_PASSAGE PROVIDED_
================

Studio album by The Vines
- Released: March 2004
- Recorded: Summer 2003
- Studio: Bearsville (Woodstock, New York)
- Genre: Alternative rock; garage rock; post-grunge; neo-psychedelia;
- Length: 38:28
- Label: Capitol
- Producer: Rob Schnapf

The Vines chronology
| Highly Evolved (2002) | Winning Days (2004) | Vision Valley (2006) |

Singles from Winning Days
- "Fuck the World" Released: 15 December 2003; "Ride" Released: 8 March 2004; "Winning Days" Released: 24 May 2004;

= Winning Days =

Winning Days is the second studio album by Australian alternative rock band The Vines, and was released in March 2004. It is the follow-up to their debut, Highly Evolved. The enhanced CD has the music video for "Ride". Winning Days was recorded in the summer of 2003 at Bearsville Studios in Woodstock, New York. and was assisted by Bill Synans. It was mixed in September 2003 at Cello Studios in Los Angeles and was assisted by Steven Rhodes.

This album has been released with the Copy Control protection system in some regions.

================

_WHAT NEEDS TO BE DONE_
Repeat word for word the part of the Winning Days article above, from "The Vines chronology" up to and including "in some regions.".

_PROVIDED MATERIAL_
================

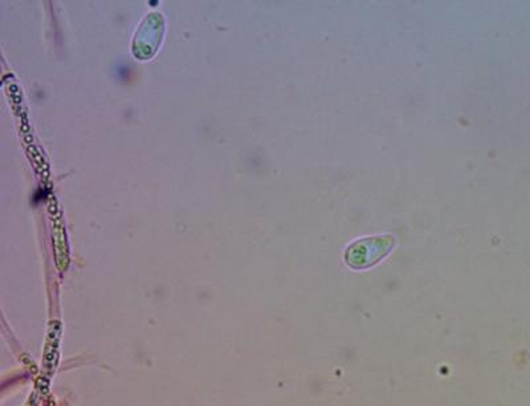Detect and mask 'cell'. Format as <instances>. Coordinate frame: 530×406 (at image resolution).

================

_FINAL RESULT_
The Vines chronology
| Highly Evolved (2002) | Winning Days (2004) | Vision Valley (2006) |

Singles from Winning Days
- "Fuck the World" Released: 15 December 2003; "Ride" Released: 8 March 2004; "Winning Days" Released: 24 May 2004;

= Winning Days =

Winning Days is the second studio album by Australian alternative rock band The Vines, and was released in March 2004. It is the follow-up to their debut, Highly Evolved. The enhanced CD has the music video for "Ride". Winning Days was recorded in the summer of 2003 at Bearsville Studios in Woodstock, New York. and was assisted by Bill Synans. It was mixed in September 2003 at Cello Studios in Los Angeles and was assisted by Steven Rhodes.

This album has been released with the Copy Control protection system in some regions.